Ökumenisches Heiligenlexikon

Barsanuphios der große Ältere

1 Gedenktag katholisch: 11. April
in Oria: Übertragung der Gebeine: 8. Februar

1 Gedenktag orthodox: 6. Februar

Name bedeutet: Sohn des Richters (aramäisch - koptisch)

Mönch, Einsiedler
* in Ägypten
540 bei Gaza in Palästina


neapolitanische Schule: Statue von Barsanuphios, in der Kathedrale in Oria
neapolitanische Schule: Statue von Barsanuphios, in der Kathedrale in Oria

Barsanuphios wurde Mönch bei == Marcellos dem Älteren. Nach dessen Tod wollte er als Einsiedler leben, aber viele Klöster suchten seinen Rat. Schließlich schloss er sich dem Kloster von Vater Seridos an und lebte dort 18 Jahre abgeschlossen in seiner Zelle, besucht nur vom Abt, der ihm die Heilige Kommunion und viele Briefe von Ratsuchenden brachte. Er heilte den Abt und einen Mönch.

Der Prophet Johannes hörte von Barsanuphios und zog in seine Nähe. Aus ihrem Briefwechsel entstand ein Buch mit dem Titel Antworten. Nach dem Tod von Johannes und dem Abt des Klosters - beide starben innerhalb einer Woche - lebte Barsanuphios weitere 50 Jahre in seiner Zelle ohne jeglichen Kontakt zu anderen Menschen. Barsanuphios lebte offenbar weiter in seiner Zelle, obwohl ihm niemand Nahrung brachte. Als der Bischof von Jerusalem mit seinen Begleitern die Zellentür öffnete, wurden sie fast vom Feuer verzehrt.

• **QUELLDATEN**:
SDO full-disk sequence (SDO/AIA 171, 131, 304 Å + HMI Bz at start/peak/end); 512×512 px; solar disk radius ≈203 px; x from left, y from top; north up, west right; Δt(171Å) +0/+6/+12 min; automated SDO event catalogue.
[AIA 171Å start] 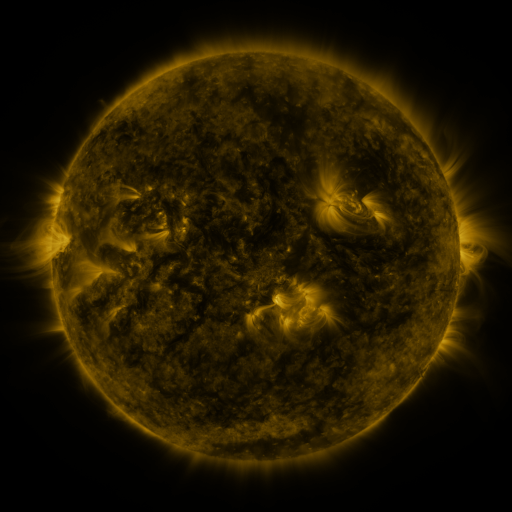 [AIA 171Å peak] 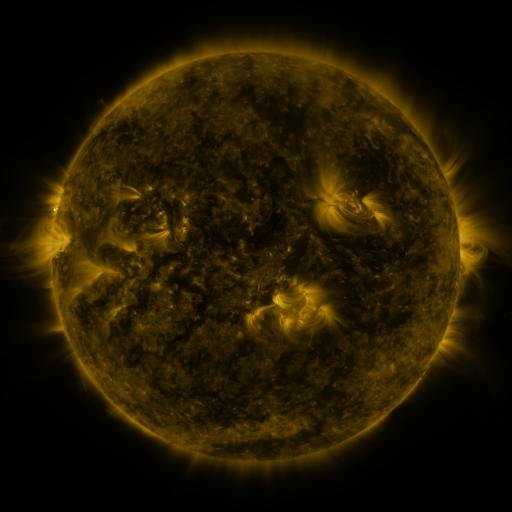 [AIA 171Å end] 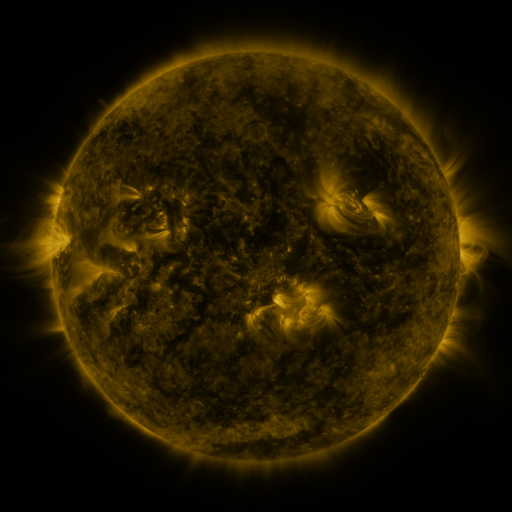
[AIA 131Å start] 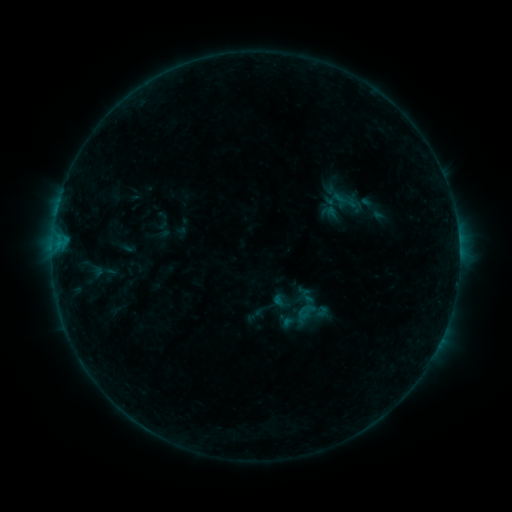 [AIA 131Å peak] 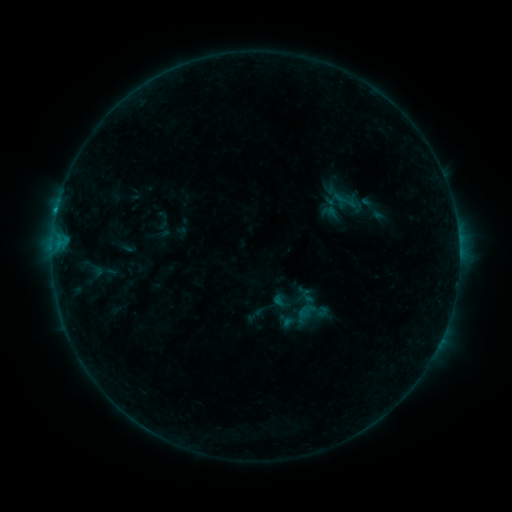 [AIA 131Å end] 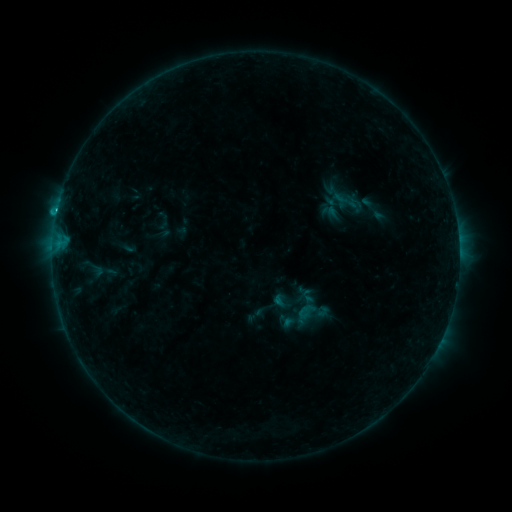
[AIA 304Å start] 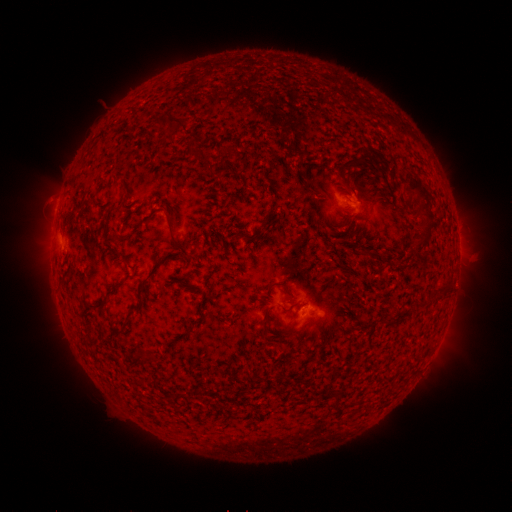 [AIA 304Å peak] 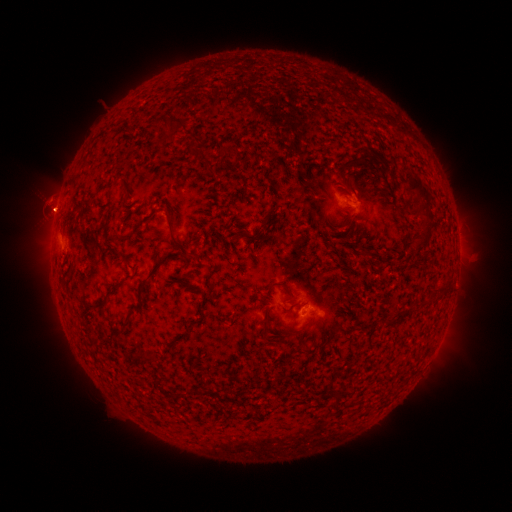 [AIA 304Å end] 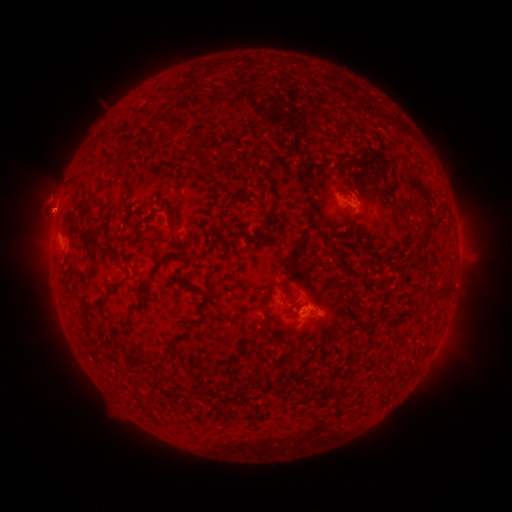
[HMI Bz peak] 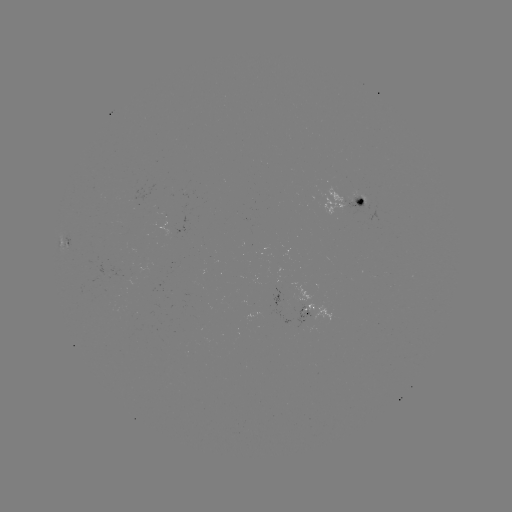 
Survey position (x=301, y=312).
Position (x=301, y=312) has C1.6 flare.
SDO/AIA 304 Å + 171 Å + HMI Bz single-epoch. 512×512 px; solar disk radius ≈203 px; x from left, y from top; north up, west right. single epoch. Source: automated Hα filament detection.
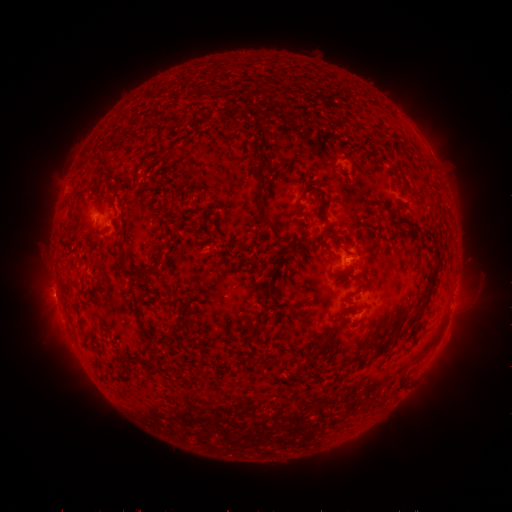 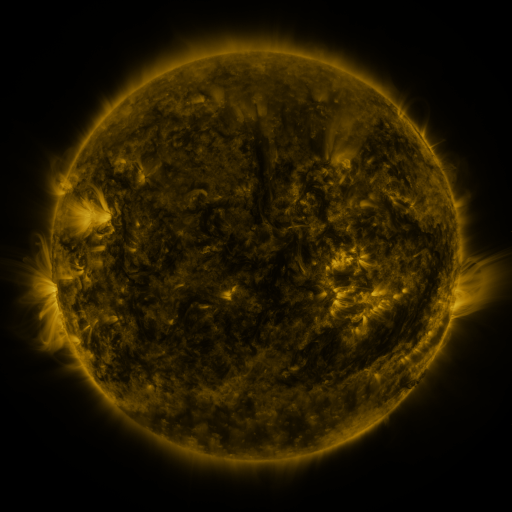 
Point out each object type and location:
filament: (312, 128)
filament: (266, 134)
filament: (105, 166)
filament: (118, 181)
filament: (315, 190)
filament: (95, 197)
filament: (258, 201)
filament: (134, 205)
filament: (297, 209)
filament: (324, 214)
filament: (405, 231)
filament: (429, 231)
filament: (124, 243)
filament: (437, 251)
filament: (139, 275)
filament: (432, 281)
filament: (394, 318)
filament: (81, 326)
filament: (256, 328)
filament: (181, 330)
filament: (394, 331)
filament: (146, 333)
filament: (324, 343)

• **AUFGABE 1**:
Schreib aus dem Text über Barsanuphios den Abschnitt von „Der Prophet Johannes“ bis „vom Feuer verzehrt.“ wortgetreu ab.
• **AUFGABE 2**:
Zieh alle Zeilen heraus, in denen die Zeichenfolge „left“ vorkommt.

• **LÖSUNG 1**:
Der Prophet Johannes hörte von Barsanuphios und zog in seine Nähe. Aus ihrem Briefwechsel entstand ein Buch mit dem Titel Antworten. Nach dem Tod von Johannes und dem Abt des Klosters - beide starben innerhalb einer Woche - lebte Barsanuphios weitere 50 Jahre in seiner Zelle ohne jeglichen Kontakt zu anderen Menschen. Barsanuphios lebte offenbar weiter in seiner Zelle, obwohl ihm niemand Nahrung brachte. Als der Bischof von Jerusalem mit seinen Begleitern die Zellentür öffnete, wurden sie fast vom Feuer verzehrt.

• **LÖSUNG 2**:
SDO full-disk sequence (SDO/AIA 171, 131, 304 Å + HMI Bz at start/peak/end); 512×512 px; solar disk radius ≈203 px; x from left, y from top; north up, west right; Δt(171Å) +0/+6/+12 min; automated SDO event catalogue.
SDO/AIA 304 Å + 171 Å + HMI Bz single-epoch. 512×512 px; solar disk radius ≈203 px; x from left, y from top; north up, west right. single epoch. Source: automated Hα filament detection.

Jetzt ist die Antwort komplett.